Benson’s glacial, deadly eyes were brooding as he went to the directors of Braintree in quest of more information. Ever more information.

Of the three, Evans and Spencer and Moen, only Moen, it seemed, was sharp enough to be experiencing a beginning feel of uneasiness about the Taros amulets.

“How is it,” said the husky ex-football player, “that you are still in Washington, Mr. Benson? And still asking questions now and then that bear on the Taros relics? It is well known that you are a busy man. How is it that you are staying so long on this mere invitation to come down and give us your opinion on the authenticity of the amulets and the Ring of Power?”

The Avenger’s icy eyes remained as cold and emotionless as his paralyzed, death-mask face.

“I am fairly well versed in crime procedures,” he said quietly. “The time to fight crime is before it has been committed. The Taros relics are a tempting morsel to a certain kind of criminal. I am trying to plug possible loopholes before they are opened up.”

Moen stared, then shrugged.

“Loopholes?
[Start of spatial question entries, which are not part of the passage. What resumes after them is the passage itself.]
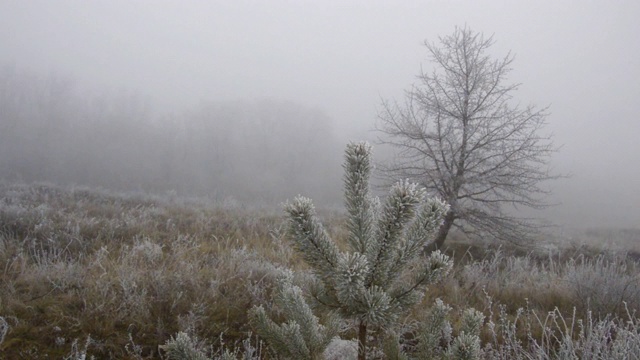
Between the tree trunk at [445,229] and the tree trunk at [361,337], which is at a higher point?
the tree trunk at [361,337]

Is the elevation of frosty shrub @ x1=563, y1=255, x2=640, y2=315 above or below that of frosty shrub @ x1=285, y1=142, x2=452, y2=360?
below

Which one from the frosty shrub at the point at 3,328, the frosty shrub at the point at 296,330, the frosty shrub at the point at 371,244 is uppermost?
the frosty shrub at the point at 371,244

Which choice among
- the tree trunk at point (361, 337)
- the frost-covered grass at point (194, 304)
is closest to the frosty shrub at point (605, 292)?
the frost-covered grass at point (194, 304)

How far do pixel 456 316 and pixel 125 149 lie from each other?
69884 millimetres

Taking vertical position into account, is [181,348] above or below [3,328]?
above

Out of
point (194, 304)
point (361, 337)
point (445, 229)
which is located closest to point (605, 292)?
point (361, 337)

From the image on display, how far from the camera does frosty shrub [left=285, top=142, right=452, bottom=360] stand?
1274mm

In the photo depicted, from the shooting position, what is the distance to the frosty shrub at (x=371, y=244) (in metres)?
1.27

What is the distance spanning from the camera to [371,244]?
1411mm

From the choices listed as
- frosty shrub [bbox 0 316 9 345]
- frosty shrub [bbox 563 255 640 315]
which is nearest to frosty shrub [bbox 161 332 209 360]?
frosty shrub [bbox 0 316 9 345]

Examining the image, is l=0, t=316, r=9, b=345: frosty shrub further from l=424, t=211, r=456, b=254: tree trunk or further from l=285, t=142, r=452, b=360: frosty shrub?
l=424, t=211, r=456, b=254: tree trunk

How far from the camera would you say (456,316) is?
4.07m

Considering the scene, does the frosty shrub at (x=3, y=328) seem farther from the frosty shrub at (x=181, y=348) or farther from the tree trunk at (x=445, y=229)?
the tree trunk at (x=445, y=229)

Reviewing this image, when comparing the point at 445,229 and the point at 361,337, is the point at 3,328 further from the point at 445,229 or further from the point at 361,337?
the point at 445,229
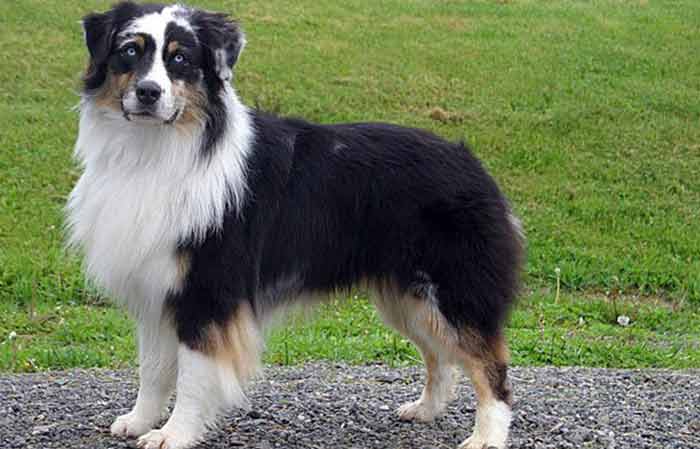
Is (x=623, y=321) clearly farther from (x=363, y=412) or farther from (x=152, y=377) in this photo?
(x=152, y=377)

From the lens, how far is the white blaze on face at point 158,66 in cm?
514

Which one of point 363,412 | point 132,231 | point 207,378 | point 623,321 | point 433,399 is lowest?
point 623,321

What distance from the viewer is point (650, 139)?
1608 centimetres

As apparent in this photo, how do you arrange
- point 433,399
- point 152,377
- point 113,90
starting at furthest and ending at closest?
point 433,399 < point 152,377 < point 113,90

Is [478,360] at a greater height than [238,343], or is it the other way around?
[238,343]

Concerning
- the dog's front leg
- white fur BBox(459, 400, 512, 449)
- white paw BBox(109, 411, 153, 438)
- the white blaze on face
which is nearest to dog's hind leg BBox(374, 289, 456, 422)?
white fur BBox(459, 400, 512, 449)

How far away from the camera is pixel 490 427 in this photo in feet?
18.9

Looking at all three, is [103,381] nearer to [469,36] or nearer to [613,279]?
[613,279]

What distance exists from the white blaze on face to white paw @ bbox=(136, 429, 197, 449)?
1.59 metres

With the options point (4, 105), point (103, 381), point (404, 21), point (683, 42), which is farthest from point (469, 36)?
point (103, 381)

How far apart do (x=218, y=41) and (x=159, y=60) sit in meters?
0.35

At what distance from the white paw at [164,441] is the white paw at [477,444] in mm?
1426

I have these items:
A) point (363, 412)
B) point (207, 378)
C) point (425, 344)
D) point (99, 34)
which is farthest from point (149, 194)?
point (363, 412)

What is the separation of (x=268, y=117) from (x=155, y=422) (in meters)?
1.73
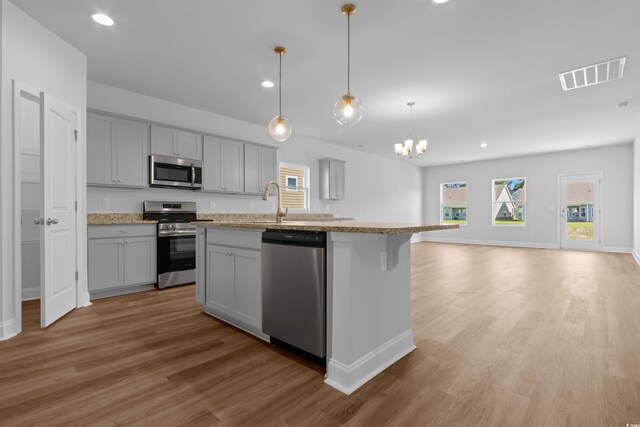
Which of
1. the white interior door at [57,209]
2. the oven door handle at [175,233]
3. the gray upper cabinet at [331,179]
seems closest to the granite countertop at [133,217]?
the oven door handle at [175,233]

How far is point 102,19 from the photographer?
2.78 m

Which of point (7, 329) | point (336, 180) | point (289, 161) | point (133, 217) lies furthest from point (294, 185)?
point (7, 329)

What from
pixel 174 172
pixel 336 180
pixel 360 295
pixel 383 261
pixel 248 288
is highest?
pixel 336 180

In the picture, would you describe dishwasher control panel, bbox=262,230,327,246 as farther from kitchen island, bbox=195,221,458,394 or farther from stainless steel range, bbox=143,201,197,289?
stainless steel range, bbox=143,201,197,289

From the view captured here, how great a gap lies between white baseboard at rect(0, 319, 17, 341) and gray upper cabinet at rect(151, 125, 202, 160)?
97.6 inches

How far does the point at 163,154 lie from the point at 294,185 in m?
2.88

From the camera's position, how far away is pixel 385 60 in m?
3.46

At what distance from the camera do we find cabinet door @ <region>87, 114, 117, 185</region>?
3.82 meters

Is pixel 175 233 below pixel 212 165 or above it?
below

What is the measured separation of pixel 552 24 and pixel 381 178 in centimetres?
644

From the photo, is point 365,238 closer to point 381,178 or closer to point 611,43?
point 611,43

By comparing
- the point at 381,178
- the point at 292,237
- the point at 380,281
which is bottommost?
the point at 380,281

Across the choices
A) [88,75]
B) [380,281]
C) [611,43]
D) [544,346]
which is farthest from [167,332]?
[611,43]

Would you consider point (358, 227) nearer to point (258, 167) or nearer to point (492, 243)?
point (258, 167)
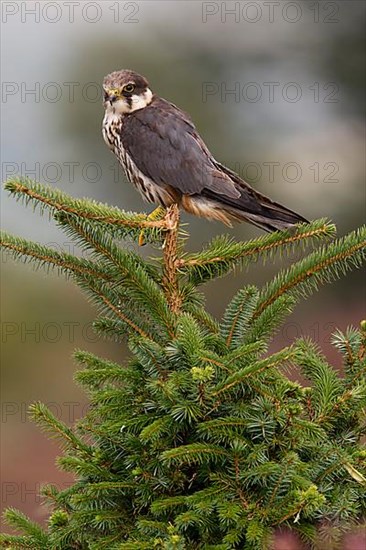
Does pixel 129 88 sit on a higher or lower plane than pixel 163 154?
higher

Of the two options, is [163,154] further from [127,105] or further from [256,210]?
[256,210]

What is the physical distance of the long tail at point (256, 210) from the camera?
1702 mm

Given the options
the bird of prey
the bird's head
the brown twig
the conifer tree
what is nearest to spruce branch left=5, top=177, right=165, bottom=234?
the conifer tree

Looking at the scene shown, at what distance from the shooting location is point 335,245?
4.72 feet

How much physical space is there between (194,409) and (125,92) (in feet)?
3.86

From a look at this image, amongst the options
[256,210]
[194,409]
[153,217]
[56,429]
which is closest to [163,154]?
[256,210]

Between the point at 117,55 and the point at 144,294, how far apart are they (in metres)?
3.53

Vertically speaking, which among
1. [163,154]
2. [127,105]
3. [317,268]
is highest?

Such as what?”

“One is represented by such collectors as Farnum Shaw.”

Moen looked less impatient at that.

“Yes, Shaw would do things for rare Egyptian items that he wouldn’t dream of doing in ordinary business. But I guess he hasn’t a chance here. The relics are perfectly all right, aren’t they?”

Benson still felt obligated to keep the loss of the priceless amulets secret, for Gunther Caine’s sake.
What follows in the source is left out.